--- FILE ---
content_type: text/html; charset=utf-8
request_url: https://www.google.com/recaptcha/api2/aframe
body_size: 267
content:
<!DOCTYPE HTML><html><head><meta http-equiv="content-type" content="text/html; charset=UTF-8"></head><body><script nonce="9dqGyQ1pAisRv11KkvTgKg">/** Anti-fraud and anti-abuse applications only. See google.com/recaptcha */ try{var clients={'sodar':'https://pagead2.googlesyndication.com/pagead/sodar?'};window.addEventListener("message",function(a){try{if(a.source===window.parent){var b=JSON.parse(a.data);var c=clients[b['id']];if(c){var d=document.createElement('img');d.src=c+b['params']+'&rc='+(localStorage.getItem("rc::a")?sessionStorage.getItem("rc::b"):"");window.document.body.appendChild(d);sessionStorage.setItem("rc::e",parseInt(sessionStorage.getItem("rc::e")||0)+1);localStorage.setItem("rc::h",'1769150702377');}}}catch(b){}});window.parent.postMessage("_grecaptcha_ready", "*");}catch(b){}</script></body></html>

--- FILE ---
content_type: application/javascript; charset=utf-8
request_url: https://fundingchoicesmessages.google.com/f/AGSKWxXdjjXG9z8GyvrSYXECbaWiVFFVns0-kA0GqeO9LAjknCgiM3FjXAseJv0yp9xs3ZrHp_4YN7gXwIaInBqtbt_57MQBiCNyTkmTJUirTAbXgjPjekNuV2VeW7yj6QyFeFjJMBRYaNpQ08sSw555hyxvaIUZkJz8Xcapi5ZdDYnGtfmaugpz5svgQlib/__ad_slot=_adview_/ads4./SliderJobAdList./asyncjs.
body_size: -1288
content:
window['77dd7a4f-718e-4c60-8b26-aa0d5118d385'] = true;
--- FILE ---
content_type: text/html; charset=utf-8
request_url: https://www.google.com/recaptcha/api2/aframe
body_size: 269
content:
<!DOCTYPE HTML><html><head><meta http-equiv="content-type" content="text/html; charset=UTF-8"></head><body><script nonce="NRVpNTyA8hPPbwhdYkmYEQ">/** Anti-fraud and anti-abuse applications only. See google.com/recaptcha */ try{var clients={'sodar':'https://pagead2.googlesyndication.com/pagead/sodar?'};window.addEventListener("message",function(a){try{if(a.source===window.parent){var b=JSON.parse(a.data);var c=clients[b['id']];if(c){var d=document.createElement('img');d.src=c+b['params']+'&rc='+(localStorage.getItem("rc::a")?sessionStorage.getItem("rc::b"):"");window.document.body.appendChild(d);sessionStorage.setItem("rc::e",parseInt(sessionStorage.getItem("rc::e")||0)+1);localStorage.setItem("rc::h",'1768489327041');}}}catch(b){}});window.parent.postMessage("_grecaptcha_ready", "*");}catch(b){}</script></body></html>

=======

**Exercise:**
Output the listing in full. Leave every line unchanged.

**Response to this exercise:**
--- FILE ---
content_type: text/html; charset=utf-8
request_url: https://www.google.com/recaptcha/api2/aframe
body_size: 267
content:
<!DOCTYPE HTML><html><head><meta http-equiv="content-type" content="text/html; charset=UTF-8"></head><body><script nonce="9dqGyQ1pAisRv11KkvTgKg">/** Anti-fraud and anti-abuse applications only. See google.com/recaptcha */ try{var clients={'sodar':'https://pagead2.googlesyndication.com/pagead/sodar?'};window.addEventListener("message",function(a){try{if(a.source===window.parent){var b=JSON.parse(a.data);var c=clients[b['id']];if(c){var d=document.createElement('img');d.src=c+b['params']+'&rc='+(localStorage.getItem("rc::a")?sessionStorage.getItem("rc::b"):"");window.document.body.appendChild(d);sessionStorage.setItem("rc::e",parseInt(sessionStorage.getItem("rc::e")||0)+1);localStorage.setItem("rc::h",'1769150702377');}}}catch(b){}});window.parent.postMessage("_grecaptcha_ready", "*");}catch(b){}</script></body></html>

--- FILE ---
content_type: application/javascript; charset=utf-8
request_url: https://fundingchoicesmessages.google.com/f/AGSKWxXdjjXG9z8GyvrSYXECbaWiVFFVns0-kA0GqeO9LAjknCgiM3FjXAseJv0yp9xs3ZrHp_4YN7gXwIaInBqtbt_57MQBiCNyTkmTJUirTAbXgjPjekNuV2VeW7yj6QyFeFjJMBRYaNpQ08sSw555hyxvaIUZkJz8Xcapi5ZdDYnGtfmaugpz5svgQlib/__ad_slot=_adview_/ads4./SliderJobAdList./asyncjs.
body_size: -1288
content:
window['77dd7a4f-718e-4c60-8b26-aa0d5118d385'] = true;
--- FILE ---
content_type: text/html; charset=utf-8
request_url: https://www.google.com/recaptcha/api2/aframe
body_size: 269
content:
<!DOCTYPE HTML><html><head><meta http-equiv="content-type" content="text/html; charset=UTF-8"></head><body><script nonce="NRVpNTyA8hPPbwhdYkmYEQ">/** Anti-fraud and anti-abuse applications only. See google.com/recaptcha */ try{var clients={'sodar':'https://pagead2.googlesyndication.com/pagead/sodar?'};window.addEventListener("message",function(a){try{if(a.source===window.parent){var b=JSON.parse(a.data);var c=clients[b['id']];if(c){var d=document.createElement('img');d.src=c+b['params']+'&rc='+(localStorage.getItem("rc::a")?sessionStorage.getItem("rc::b"):"");window.document.body.appendChild(d);sessionStorage.setItem("rc::e",parseInt(sessionStorage.getItem("rc::e")||0)+1);localStorage.setItem("rc::h",'1768489327041');}}}catch(b){}});window.parent.postMessage("_grecaptcha_ready", "*");}catch(b){}</script></body></html>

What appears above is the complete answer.